**Short problem:**
Write out the listing below word for word, from start to finish, and omit the pictures.

===== Stored data =====

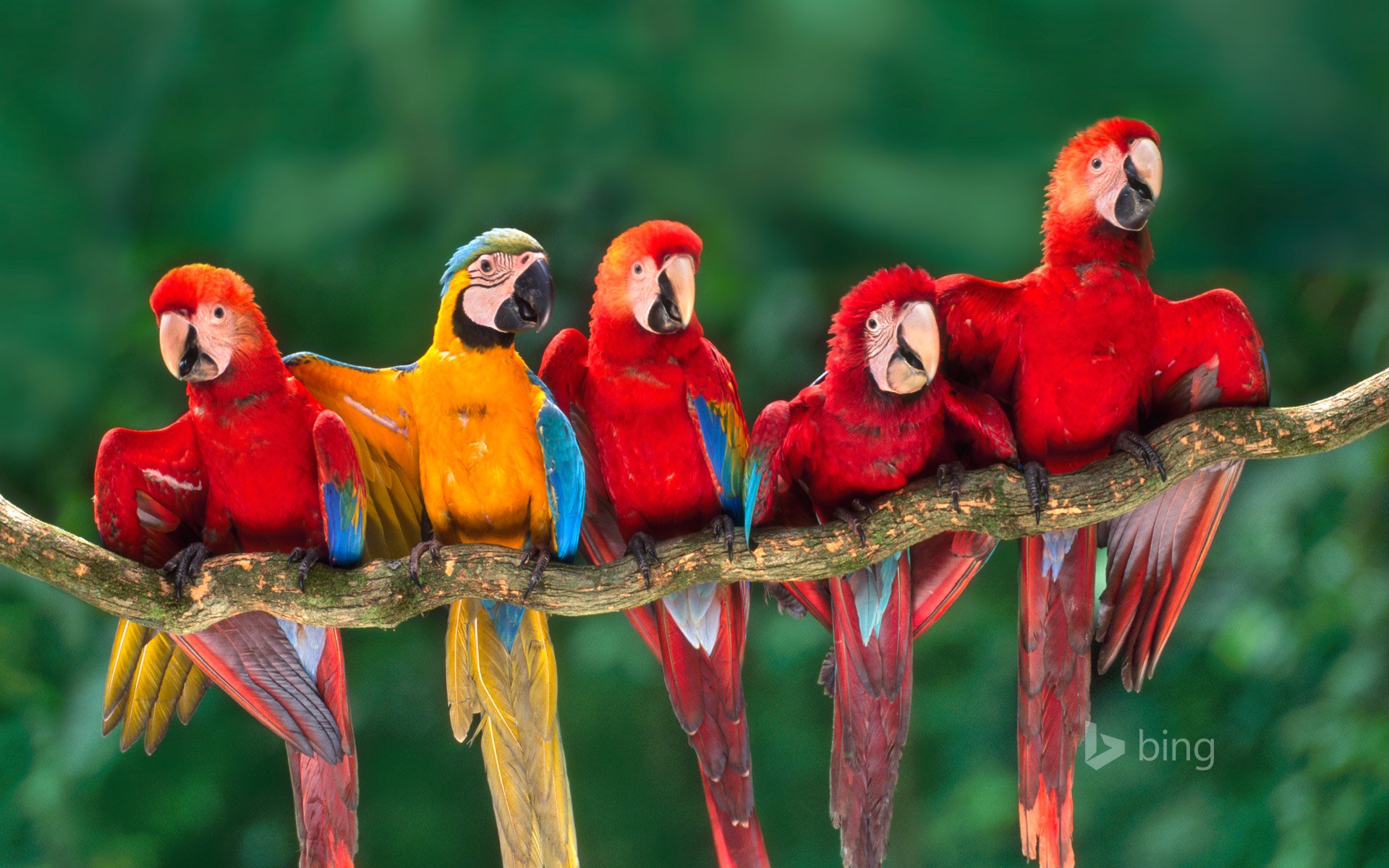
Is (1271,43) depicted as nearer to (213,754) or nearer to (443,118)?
(443,118)

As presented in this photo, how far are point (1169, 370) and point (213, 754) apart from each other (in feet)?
8.03

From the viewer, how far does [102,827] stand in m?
2.60

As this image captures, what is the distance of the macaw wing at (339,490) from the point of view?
1.60 metres

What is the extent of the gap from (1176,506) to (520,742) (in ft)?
3.97

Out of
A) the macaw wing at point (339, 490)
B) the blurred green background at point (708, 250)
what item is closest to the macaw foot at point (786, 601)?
the macaw wing at point (339, 490)

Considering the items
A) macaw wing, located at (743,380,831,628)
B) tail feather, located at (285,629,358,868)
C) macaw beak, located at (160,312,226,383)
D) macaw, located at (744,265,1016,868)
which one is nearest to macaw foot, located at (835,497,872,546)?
macaw, located at (744,265,1016,868)

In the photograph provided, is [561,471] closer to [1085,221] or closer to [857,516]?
[857,516]

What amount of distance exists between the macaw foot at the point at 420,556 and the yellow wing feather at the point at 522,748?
0.54 ft

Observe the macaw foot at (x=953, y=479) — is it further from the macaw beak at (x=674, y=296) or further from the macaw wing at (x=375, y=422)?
the macaw wing at (x=375, y=422)

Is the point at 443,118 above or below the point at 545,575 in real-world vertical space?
above

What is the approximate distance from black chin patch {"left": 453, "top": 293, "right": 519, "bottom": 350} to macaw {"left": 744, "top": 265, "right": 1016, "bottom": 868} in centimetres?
45

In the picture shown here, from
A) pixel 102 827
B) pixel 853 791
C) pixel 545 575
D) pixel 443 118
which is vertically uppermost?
pixel 443 118

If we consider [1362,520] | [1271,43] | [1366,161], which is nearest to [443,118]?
[1271,43]

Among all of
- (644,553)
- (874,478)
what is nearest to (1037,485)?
(874,478)
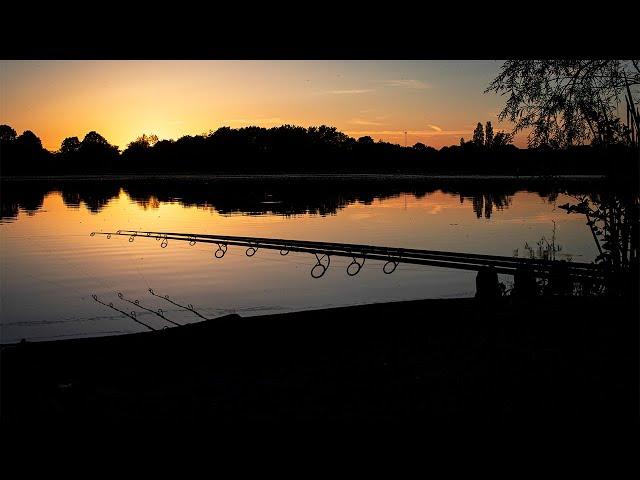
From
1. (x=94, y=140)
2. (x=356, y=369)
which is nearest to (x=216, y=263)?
(x=356, y=369)

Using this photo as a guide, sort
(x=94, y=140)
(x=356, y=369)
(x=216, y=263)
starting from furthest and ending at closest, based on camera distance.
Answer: (x=94, y=140), (x=216, y=263), (x=356, y=369)

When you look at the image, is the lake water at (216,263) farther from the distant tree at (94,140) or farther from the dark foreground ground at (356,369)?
the distant tree at (94,140)

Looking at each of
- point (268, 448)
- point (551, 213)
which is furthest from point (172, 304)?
point (551, 213)

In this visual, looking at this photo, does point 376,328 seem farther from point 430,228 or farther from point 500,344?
point 430,228

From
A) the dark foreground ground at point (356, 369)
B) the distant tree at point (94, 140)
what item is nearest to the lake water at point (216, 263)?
the dark foreground ground at point (356, 369)

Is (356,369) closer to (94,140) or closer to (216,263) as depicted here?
(216,263)

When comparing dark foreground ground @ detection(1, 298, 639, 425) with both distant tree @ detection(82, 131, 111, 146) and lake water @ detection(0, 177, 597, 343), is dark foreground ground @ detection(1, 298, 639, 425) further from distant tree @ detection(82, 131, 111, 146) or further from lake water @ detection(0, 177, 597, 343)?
distant tree @ detection(82, 131, 111, 146)

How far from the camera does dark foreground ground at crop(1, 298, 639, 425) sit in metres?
4.49

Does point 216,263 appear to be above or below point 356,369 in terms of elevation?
below

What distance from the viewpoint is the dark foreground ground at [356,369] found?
449cm

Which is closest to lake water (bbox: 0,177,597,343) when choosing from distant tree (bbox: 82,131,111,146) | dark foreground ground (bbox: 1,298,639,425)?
dark foreground ground (bbox: 1,298,639,425)

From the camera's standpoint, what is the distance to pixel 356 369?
5664 millimetres
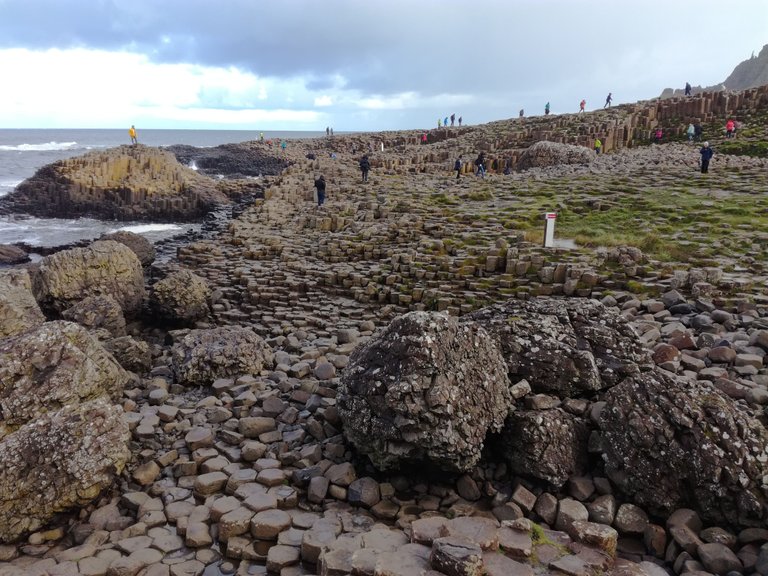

=====

**Answer in full:**
Is (1271,43) depicted as nearer to (213,754) or nearer to (443,118)?
(443,118)

As presented in this photo, how far are point (1169, 370) and point (213, 754) apart from each other (in feet)?
8.03

From the viewer, how far does [102,827] stand in m?
2.60

As this image captures, what is the distance of the macaw wing at (339,490) from the point of view?
1.60 metres

What is the extent of the gap from (1176,506) to (520,742) (in ft)?
3.97

Out of
A) the macaw wing at point (339, 490)
B) the blurred green background at point (708, 250)
what item is closest to the macaw foot at point (786, 601)?
the macaw wing at point (339, 490)

Considering the items
A) macaw wing, located at (743,380,831,628)
B) tail feather, located at (285,629,358,868)
C) macaw beak, located at (160,312,226,383)
D) macaw, located at (744,265,1016,868)
which one is nearest to macaw foot, located at (835,497,872,546)?
macaw, located at (744,265,1016,868)

In the photograph provided, is [561,471] closer to [1085,221] or closer to [857,516]?
[857,516]

What amount of distance exists between the macaw foot at the point at 420,556 and the yellow wing feather at the point at 522,748?
0.54 ft

Observe the macaw foot at (x=953, y=479) — is it further from the macaw beak at (x=674, y=296) or further from the macaw wing at (x=375, y=422)?
the macaw wing at (x=375, y=422)

Is the point at 443,118 above or below the point at 545,575 in real-world vertical space?
above

What is the approximate distance from black chin patch {"left": 453, "top": 293, "right": 519, "bottom": 350} to macaw {"left": 744, "top": 265, "right": 1016, "bottom": 868} in centimetres?
45

In the picture shown here, from
A) pixel 102 827
B) pixel 853 791
C) pixel 545 575
D) pixel 443 118
which is vertically uppermost?
pixel 443 118

If we consider [1362,520] | [1271,43] | [1366,161], which is nearest to [443,118]?
[1271,43]

Among all of
- (644,553)
- (874,478)
what is nearest to (1037,485)?
(874,478)
From
1. (x=94, y=140)
2. (x=356, y=369)
which is nearest to (x=216, y=263)?
(x=356, y=369)

Using this photo as a guide, sort
(x=94, y=140)
(x=356, y=369)
(x=216, y=263)
starting from furthest and ending at closest, based on camera distance.
Answer: (x=94, y=140), (x=216, y=263), (x=356, y=369)

When you look at the image, is the lake water at (216,263) farther from the distant tree at (94,140) or farther from the dark foreground ground at (356,369)?
the distant tree at (94,140)

Looking at each of
- point (268, 448)
- point (551, 213)
which is furthest from point (172, 304)?
point (551, 213)

In this visual, looking at this photo, does point 376,328 seem farther from point 430,228 or farther from point 500,344?
point 430,228

From
A) the dark foreground ground at point (356, 369)
B) the distant tree at point (94, 140)
what item is nearest to the lake water at point (216, 263)?
the dark foreground ground at point (356, 369)

Is (356,369) closer to (94,140) or closer to (216,263) as depicted here?
(216,263)

When comparing dark foreground ground @ detection(1, 298, 639, 425) with both distant tree @ detection(82, 131, 111, 146) and lake water @ detection(0, 177, 597, 343), is dark foreground ground @ detection(1, 298, 639, 425) further from distant tree @ detection(82, 131, 111, 146) or further from lake water @ detection(0, 177, 597, 343)?
distant tree @ detection(82, 131, 111, 146)

How far from the camera does dark foreground ground at crop(1, 298, 639, 425) sit in metres?
4.49

Does point 216,263 appear to be above or below point 356,369 in terms of elevation?
below

What distance from the viewpoint is the dark foreground ground at [356,369] found?
449cm

Which is closest to lake water (bbox: 0,177,597,343) when choosing from distant tree (bbox: 82,131,111,146) | dark foreground ground (bbox: 1,298,639,425)?
dark foreground ground (bbox: 1,298,639,425)

From the camera's standpoint, what is the distance to pixel 356 369?
5664 millimetres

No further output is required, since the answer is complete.